Charting Performance

I wasn’t going to blog about performance until a later post, but there was a performance issue I wanted to tackle before discussing some other things.

The frame rate sometimes seemed to be as expected, but sometimes slow, and the application was quite unresponsive when handling the Stop button command.

To help nail this down I created a Buffer Frame Rate performance counter, so that I monitor it along with another couple of metrics (I chose to see the count of gen1 and gen2 garbage collections, along with the % time in GC, and % processor time).

image

The framerate average isn’t bad, but the frame rate is not consistent; it regularly drops below 10 frames per second. This post will discuss optimising the performance of the application to keep the frame rate steady and ensure that the app is responsive.

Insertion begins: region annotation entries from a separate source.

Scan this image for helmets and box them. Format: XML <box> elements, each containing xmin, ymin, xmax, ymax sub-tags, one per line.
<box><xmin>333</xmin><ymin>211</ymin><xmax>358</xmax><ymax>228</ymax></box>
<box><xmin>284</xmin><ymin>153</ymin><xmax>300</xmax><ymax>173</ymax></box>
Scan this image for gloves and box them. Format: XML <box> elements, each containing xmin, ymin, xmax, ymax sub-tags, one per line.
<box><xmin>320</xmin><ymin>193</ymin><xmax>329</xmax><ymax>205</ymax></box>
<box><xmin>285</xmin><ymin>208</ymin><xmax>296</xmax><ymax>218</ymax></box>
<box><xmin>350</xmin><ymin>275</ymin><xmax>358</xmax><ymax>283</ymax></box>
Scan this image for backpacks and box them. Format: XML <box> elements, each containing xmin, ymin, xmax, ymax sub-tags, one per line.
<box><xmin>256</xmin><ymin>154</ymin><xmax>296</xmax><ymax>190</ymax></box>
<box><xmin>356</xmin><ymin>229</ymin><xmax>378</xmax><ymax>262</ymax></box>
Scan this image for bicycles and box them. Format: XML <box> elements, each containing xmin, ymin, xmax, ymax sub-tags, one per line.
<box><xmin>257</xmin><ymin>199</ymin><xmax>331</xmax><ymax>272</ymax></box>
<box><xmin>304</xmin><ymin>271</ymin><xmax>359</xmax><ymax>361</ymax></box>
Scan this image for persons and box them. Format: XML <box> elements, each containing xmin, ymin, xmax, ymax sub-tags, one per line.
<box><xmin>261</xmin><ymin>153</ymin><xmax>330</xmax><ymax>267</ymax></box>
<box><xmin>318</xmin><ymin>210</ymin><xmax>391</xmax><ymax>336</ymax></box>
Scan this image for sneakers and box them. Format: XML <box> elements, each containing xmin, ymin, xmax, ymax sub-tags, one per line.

Performance increases should generally focus on reducing unnecessary work in the whole application, and not micro-optimisations. In this case, it’s realising that the top chart is drawing at 40 frames per second (a buffer of 1000 data points into a 40KHz source), whereas the bottom chart is updating at 400 frames per second (sampling the data to 100 points, and updating the chart on each of those sample points).

However, as there are other types of charts I want to produce it’s worth investigating where the time is spent.

First off, I tried turning off anti-aliasing, and moving over to the d3future project (http://d3future.codeplex.com ), to see if that made any performance difference, but the performance was pretty similar, with the CPU pegged at 100%. A further run generated this interesting trace:

image

The frame count starts initially high, but after a while performance drops off dramatically, which is followed by some long spikes in the % Time in GC. The drop-off maybe seems to correspond with one of the gen 2 collections. This situation wasn’t so reproducible that I could catch it under a profiler.

My next step was to profile to see where the application was spending its time, just using the Visual Studio profiler. The application’s hot path was in the D3 LineChart’s UpdateCore method, where it was updating the chart’s Bounds using data from the EnumerableDataSource –it was iterating over the whole collection to find the x and y min and max values (to fit the chart to the data area).

It seems unnecessary to iterate over the whole data source to get the minimum and maximum x values – for a linear chart (i.e. not a scatter chart) it would be expected that the first point is at the minimum x value and the last point the maximum.

I created a chart derived from LineChart where I could instead pass in a List of points for the datasource – this means that I could get the last point without enumerating the whole collection, allowing the min and max x values to be quickly found. For the y values, I happen to want the chart to be a fixed axis and not scale to fit the data (instead scaled by a user-configurable gain factor), so there was no need at all to iterate over the collection.

The chart looked like this after those changes:

image

The frame rate is pretty consistent now. The gen 1 allocations are still occurring at a rate of 200 per minute, but the application is now responsive to the stop click, stopping immediately.

Profiling with memory allocations turned on showed that the types with most instances was System.Byte[] with 32% of the instances allocated in the profiling period.

ConvertByteArrayToFloatArray() previously looked like this:

image

And after changing this to not use LINQ:

image

Gives the following:

image

Performance is pretty similar to previous, but the gen 1 collections are occurring at a slightly lower rate. Now, profiling tells me that the types with most instances allocated is pretty much split between System.Action, System.Object, and System.Reactive.Disposables.SingleAssignmentDisposable.

Profiling at this point identifies the majority of the work now being in LineGraph.UpdateCore() where its transforming all points from their data coordinates into screen coordinates.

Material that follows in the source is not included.